"Liebliche &gelbe Pfade, & schließlich nähert sich das Gebirge ... aufgeschichtet von den Geschieben des Bergbaches. Von weitem, dies Pseudo-Loire-Schloss: fünf weise hohe Pagodentürme." Der Rhythmus, die feine Melodie dieser Sätze rufen so eine Beglückung hervor, dass der Leser vom Sinn, sogar vom Bild von Zeit zu Zeit abgelenkt wird und einfach vergisst: Worüber? Wozu? - Das ist kein Nachteil, das ist sogar ein Vorteil. Selten ist heutzutage Prosa so schön. Ich zumindest habe seit langem nicht mehr so feine essayistische Prosa auf Deutsch gelesen, nur vielleicht den mexikanischen Essay von Thomas Stangl. Ich lese aber nicht alles.

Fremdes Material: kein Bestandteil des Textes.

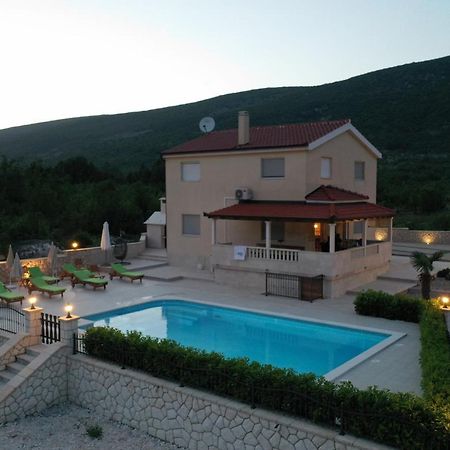 Villa Secret Beauty With Saltwater Pool Imotski Buitenkant foto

Versteht sich von selbst: Das ist überwiegend die Prosa von Maria Zinfert, der Übersetzerin, Kommentatorin und Nachwortautorin, die mich so entzückt, und nur zum Teil die von Victor Segalen, der bestimmt ein großer französischer Autor war. Die Ausgabe "Ziegel &Schindeln: Eine Reise durch China und Japan 1909/10"(Matthes &Seitz 2017) ist auch nahezu ideal kommentiert.
Segalen (eigtl. Joseph Ambroise Désiré Ségalen) wurde 1878 in der Bretagne geboren und starb 1919 in Huelgoat, Département Finistère. Er war nicht nur Autor, sondern auch Marinearzt, Archäologe und Ethnologe. In seinen sämtlichen Hypostasen (eine mehr als bei seinem Heiland!) war er Anfang des 20. Jahrhunderts im durch die westlichen Mächte seiner Würde beraubten, halbokkupierten China unterwegs und hat viele Notizen und Vorbereitungstexte zu einem Roman verfasst. Eben jene bilden dieses Buch.

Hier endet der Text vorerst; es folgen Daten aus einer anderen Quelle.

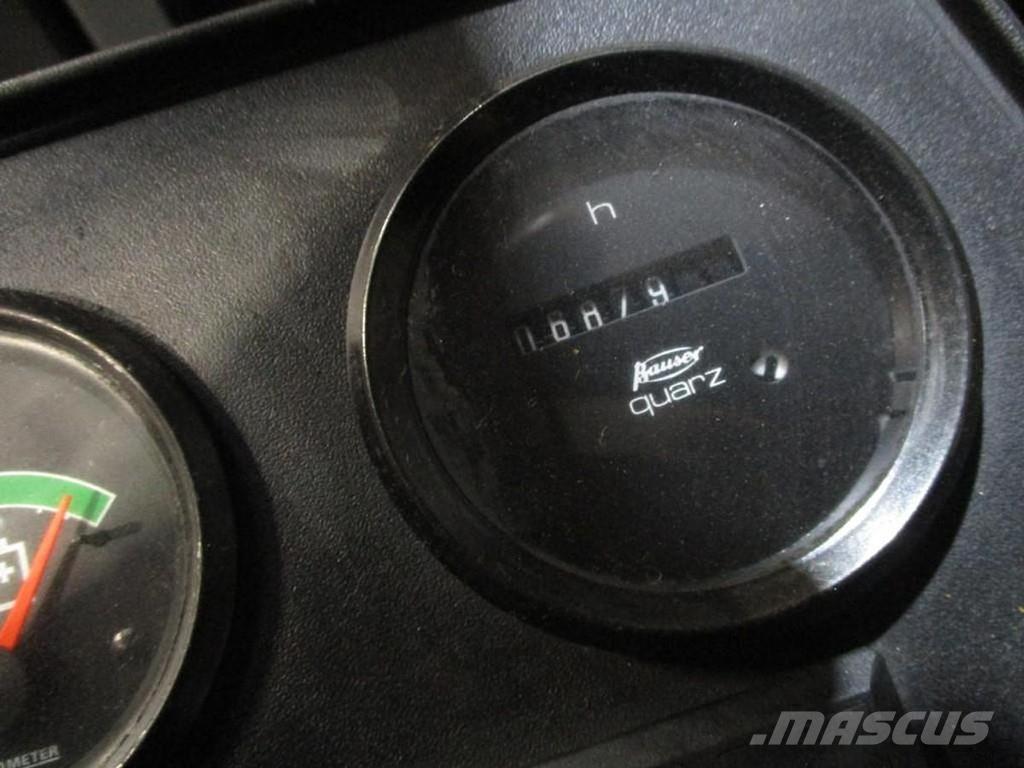 Still R50-10 Elektriniai šakiniai krautuvai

Vergewaltigung Chinas durch den Westen
Die Vergewaltigung Chinas bestand darin, dass die Chinesen diverse Dinge, die sie nicht brauchten, vom Westen kaufen mussten. In den Opium-Kriegen des 19. Jahrhunderts war das Opium. (Großbritannien, der größte Drogenhändler der Geschichte, hat Millionen und Abermillionen von Chinesen drogenabhängig gemacht.) Zu Segalens Zeiten waren das Dampfer auf dem Jangtse, Eisenbahnen und das Christentum, alles Sachen, die das ländliche, bäuerliche, traditionelle China nicht brauchen konnte. Segalen erzählt immer wieder widerliche Geschichten über Missionare, die sich im ganzen Land unter schwachem Widerstand der Behörden und leisem (ab und zu laut werdendem) Hass der Bevölkerung breit machten. Er als kultivierter Europäer und Katholik sieht darin nichts Verkehrtes -in dieser Vergewaltigung Chinas. Die "Moderne der Kanonenboote" sozusagen. Aber er sieht, er hört, er bemüht sich (im Rahmen seiner Möglichkeiten) um Verständnis, er versucht die Welt durch die Augen eines altchinesischen Kaisers zu sehen (eine für die klassische Moderne gar typische Idee -erinnern wir uns beispielsweise an "Mémoires d'Hadrien" von Marguerite Yourcenar). - "Du, der du aus fremden okzidentalen Gegenden kommst, zu Fuß, damit deine Reise dich edel genug macht, mit mir von Angesicht zu Angesicht zu sprechen, - was wagst du zu behaupten, wahrlich? - dass man im Reiche Fa &den angrenzenden kleinen Ländern das leichte, duftende &linde Holz verachtet, & dass man in Stein baut, um für die Ewigkeit zu bauen?"